Data block ▸
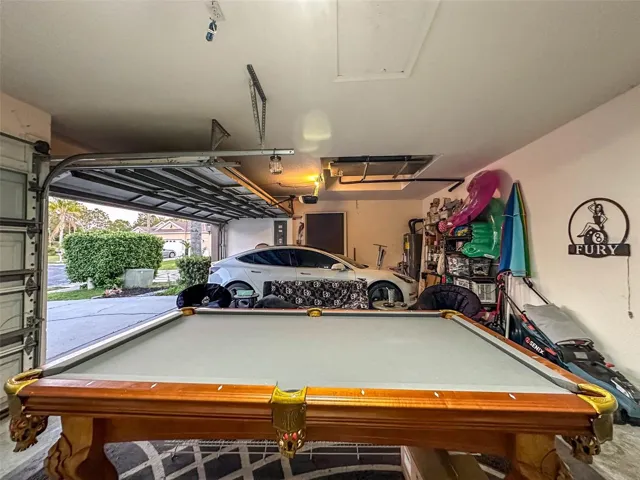 3 car garage or game room on one side.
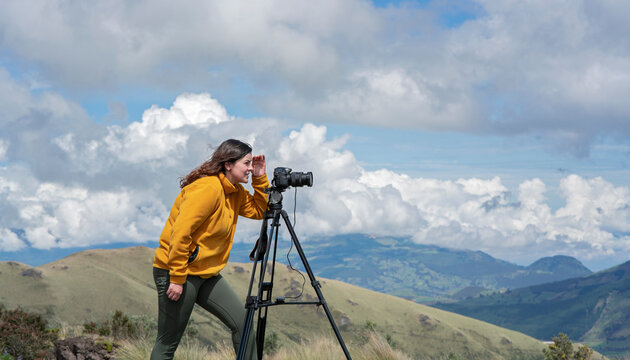 Beautiful young Latin American woman with her camera and tripod taking photos of landscapes on the top of a mountain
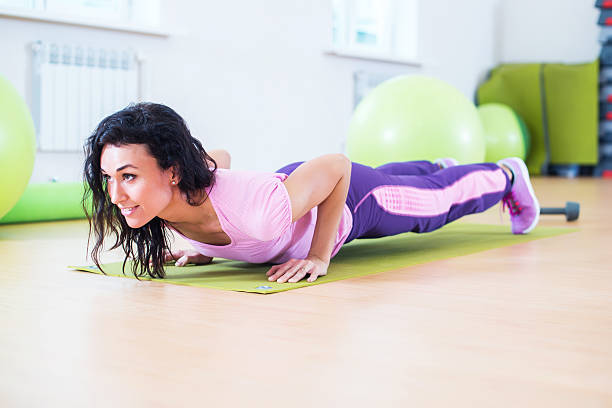 istock Fit woman doing plank exercise and push ups working on 635884220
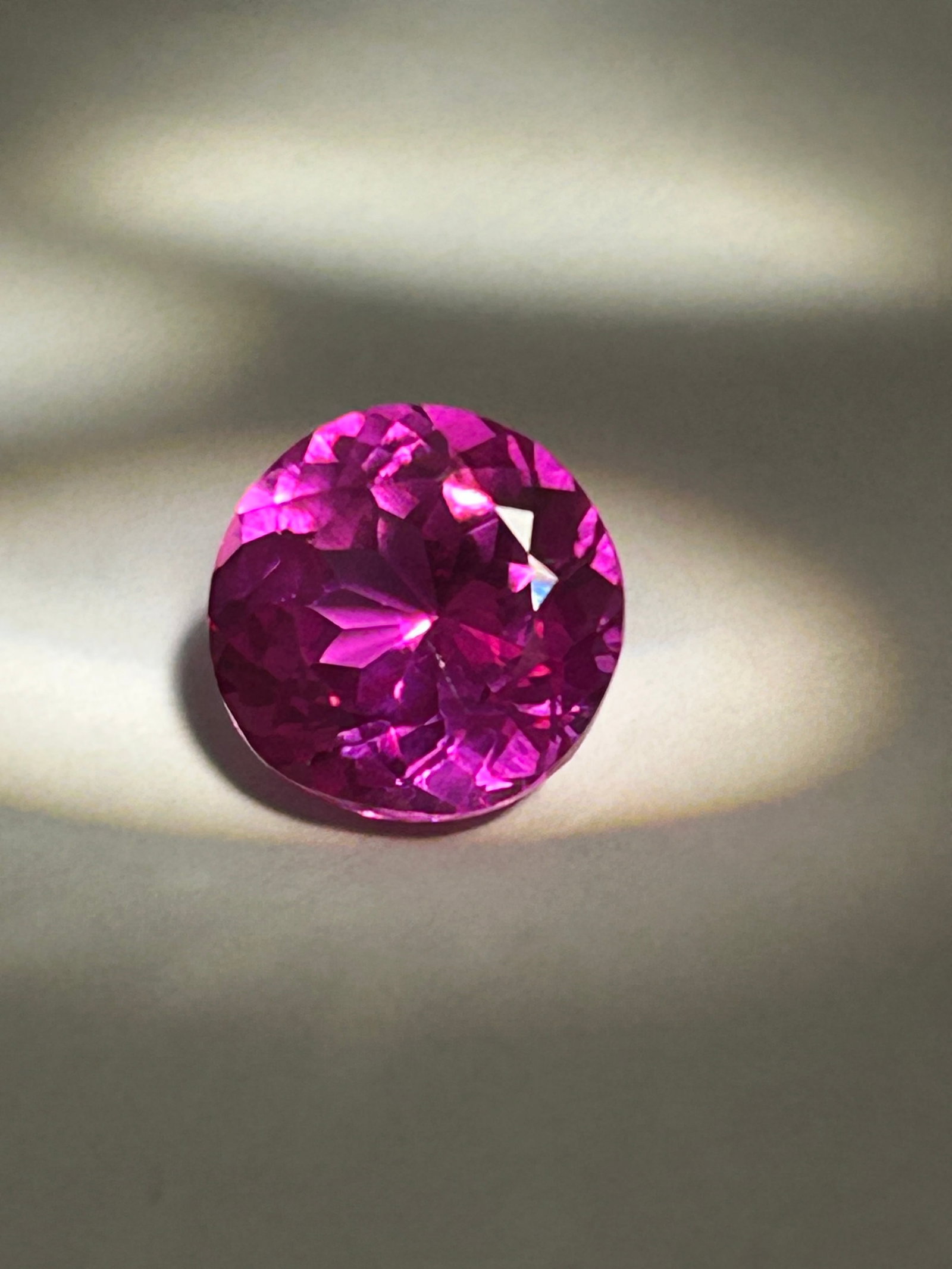 8.66 Carat Pink Sapphire Round Brilliant Cut IGI Certified Lab Grown: A high-clarity, and sustainable luxury gemstone. The lab-grown nature means the gem has the exact chemical, physical, and optical properties of a natural, high-quality pink sapphire.This is a terrific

Directions ▸ Word for word, restate the lines above from the first through the one that contains "istock Fit woman", and exclude all pictures.

Solution to the exercise ▸
 3 car garage or game room on one side.
 Beautiful young Latin American woman with her camera and tripod taking photos of landscapes on the top of a mountain
 istock Fit woman doing plank exercise and push ups working on 635884220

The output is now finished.